Introduction: Gastroschisis is the most common type of abdominal wall defect at birth. Various modalities of treatment have been proposed ranging from primary closure to the staged closure using prosthetic materials under general anesthesia. One of the modalities is manual ward reduction with primary repair of gastroschisis without anesthesia. We are reporting our 8 years of experience with manual ward reduction of gastroschisis with primary repair without anesthesia.

Materials and methods: It is a retrospective analysis of all patients of gastroschisis who presented in our institution from January 2008 to June 2016. The data were analyzed for antenatal diagnosis, sex, day of presentation, weight of baby, associated anomalies, management by manual reduction without anesthesia and post reduction morbidity and mortality.

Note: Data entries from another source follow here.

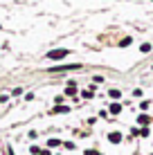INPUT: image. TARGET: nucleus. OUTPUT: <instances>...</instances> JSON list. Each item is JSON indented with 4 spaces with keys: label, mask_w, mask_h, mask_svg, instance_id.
I'll list each match as a JSON object with an SVG mask.
<instances>
[{
    "label": "nucleus",
    "mask_w": 153,
    "mask_h": 155,
    "mask_svg": "<svg viewBox=\"0 0 153 155\" xmlns=\"http://www.w3.org/2000/svg\"><path fill=\"white\" fill-rule=\"evenodd\" d=\"M68 54H70V50H52V52H47V58L50 61H59V58L68 56Z\"/></svg>",
    "instance_id": "nucleus-1"
},
{
    "label": "nucleus",
    "mask_w": 153,
    "mask_h": 155,
    "mask_svg": "<svg viewBox=\"0 0 153 155\" xmlns=\"http://www.w3.org/2000/svg\"><path fill=\"white\" fill-rule=\"evenodd\" d=\"M108 142H110V144H119V142H122V133L113 130V133L108 135Z\"/></svg>",
    "instance_id": "nucleus-2"
},
{
    "label": "nucleus",
    "mask_w": 153,
    "mask_h": 155,
    "mask_svg": "<svg viewBox=\"0 0 153 155\" xmlns=\"http://www.w3.org/2000/svg\"><path fill=\"white\" fill-rule=\"evenodd\" d=\"M79 63H75V65H59V68H52V72H63V70H79Z\"/></svg>",
    "instance_id": "nucleus-3"
},
{
    "label": "nucleus",
    "mask_w": 153,
    "mask_h": 155,
    "mask_svg": "<svg viewBox=\"0 0 153 155\" xmlns=\"http://www.w3.org/2000/svg\"><path fill=\"white\" fill-rule=\"evenodd\" d=\"M63 113H70V108L68 106H54L52 108V115H63Z\"/></svg>",
    "instance_id": "nucleus-4"
},
{
    "label": "nucleus",
    "mask_w": 153,
    "mask_h": 155,
    "mask_svg": "<svg viewBox=\"0 0 153 155\" xmlns=\"http://www.w3.org/2000/svg\"><path fill=\"white\" fill-rule=\"evenodd\" d=\"M138 124H142V126L146 128V126L151 124V117H149V115H140V117H138Z\"/></svg>",
    "instance_id": "nucleus-5"
},
{
    "label": "nucleus",
    "mask_w": 153,
    "mask_h": 155,
    "mask_svg": "<svg viewBox=\"0 0 153 155\" xmlns=\"http://www.w3.org/2000/svg\"><path fill=\"white\" fill-rule=\"evenodd\" d=\"M110 113H113V115H119V113H122V104H117V101H115V104H110Z\"/></svg>",
    "instance_id": "nucleus-6"
},
{
    "label": "nucleus",
    "mask_w": 153,
    "mask_h": 155,
    "mask_svg": "<svg viewBox=\"0 0 153 155\" xmlns=\"http://www.w3.org/2000/svg\"><path fill=\"white\" fill-rule=\"evenodd\" d=\"M75 92H77V85H75V81H70V85L65 88V94H70V97H72Z\"/></svg>",
    "instance_id": "nucleus-7"
},
{
    "label": "nucleus",
    "mask_w": 153,
    "mask_h": 155,
    "mask_svg": "<svg viewBox=\"0 0 153 155\" xmlns=\"http://www.w3.org/2000/svg\"><path fill=\"white\" fill-rule=\"evenodd\" d=\"M61 146V140H47V148H56Z\"/></svg>",
    "instance_id": "nucleus-8"
},
{
    "label": "nucleus",
    "mask_w": 153,
    "mask_h": 155,
    "mask_svg": "<svg viewBox=\"0 0 153 155\" xmlns=\"http://www.w3.org/2000/svg\"><path fill=\"white\" fill-rule=\"evenodd\" d=\"M110 99H119V97H122V92H119V90H110Z\"/></svg>",
    "instance_id": "nucleus-9"
},
{
    "label": "nucleus",
    "mask_w": 153,
    "mask_h": 155,
    "mask_svg": "<svg viewBox=\"0 0 153 155\" xmlns=\"http://www.w3.org/2000/svg\"><path fill=\"white\" fill-rule=\"evenodd\" d=\"M29 153H32V155H38V153H41V148H38V146H32V148H29Z\"/></svg>",
    "instance_id": "nucleus-10"
},
{
    "label": "nucleus",
    "mask_w": 153,
    "mask_h": 155,
    "mask_svg": "<svg viewBox=\"0 0 153 155\" xmlns=\"http://www.w3.org/2000/svg\"><path fill=\"white\" fill-rule=\"evenodd\" d=\"M63 146H65L68 151H72V148H75V142H65V144H63Z\"/></svg>",
    "instance_id": "nucleus-11"
},
{
    "label": "nucleus",
    "mask_w": 153,
    "mask_h": 155,
    "mask_svg": "<svg viewBox=\"0 0 153 155\" xmlns=\"http://www.w3.org/2000/svg\"><path fill=\"white\" fill-rule=\"evenodd\" d=\"M142 52H144V54H146V52H151V45H149V43H144V45H142Z\"/></svg>",
    "instance_id": "nucleus-12"
},
{
    "label": "nucleus",
    "mask_w": 153,
    "mask_h": 155,
    "mask_svg": "<svg viewBox=\"0 0 153 155\" xmlns=\"http://www.w3.org/2000/svg\"><path fill=\"white\" fill-rule=\"evenodd\" d=\"M38 155H52V151H50V148H41Z\"/></svg>",
    "instance_id": "nucleus-13"
},
{
    "label": "nucleus",
    "mask_w": 153,
    "mask_h": 155,
    "mask_svg": "<svg viewBox=\"0 0 153 155\" xmlns=\"http://www.w3.org/2000/svg\"><path fill=\"white\" fill-rule=\"evenodd\" d=\"M83 155H99V153H97V151H86Z\"/></svg>",
    "instance_id": "nucleus-14"
}]
</instances>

Results: Out of a total of 68 patients, 28 were females and 40 were males. Fifty-five cases (80.8%) were antenatally diagnosed. Fifty-nine patients (86.7%) presented within 24 hours of birth while the rest had delayed presentation. Preterms (< 37 weeks) were 18 (26.4%). Cases of simple gastroschisis were 22 while those complicated were 46. The average birth weight was 1.88 kg with the lowest weight of 1 kg who was a 27-week preterm. In 60 patients (88.2%), bedside manual reduction without anesthesia and primary closure was possible while in 8 patients it could not be done owing to delayed presentation and complications. The mortality in these patients was 40%.

Conclusion: Manual reduction and primary closure of gastroschisis without anesthesia is a safe procedure. It requires no ventilator support and can be managed with antibiotics, total parenteral nutrition (TPN) and continuous positive airway pressure (CPAP) in the post-reduction period.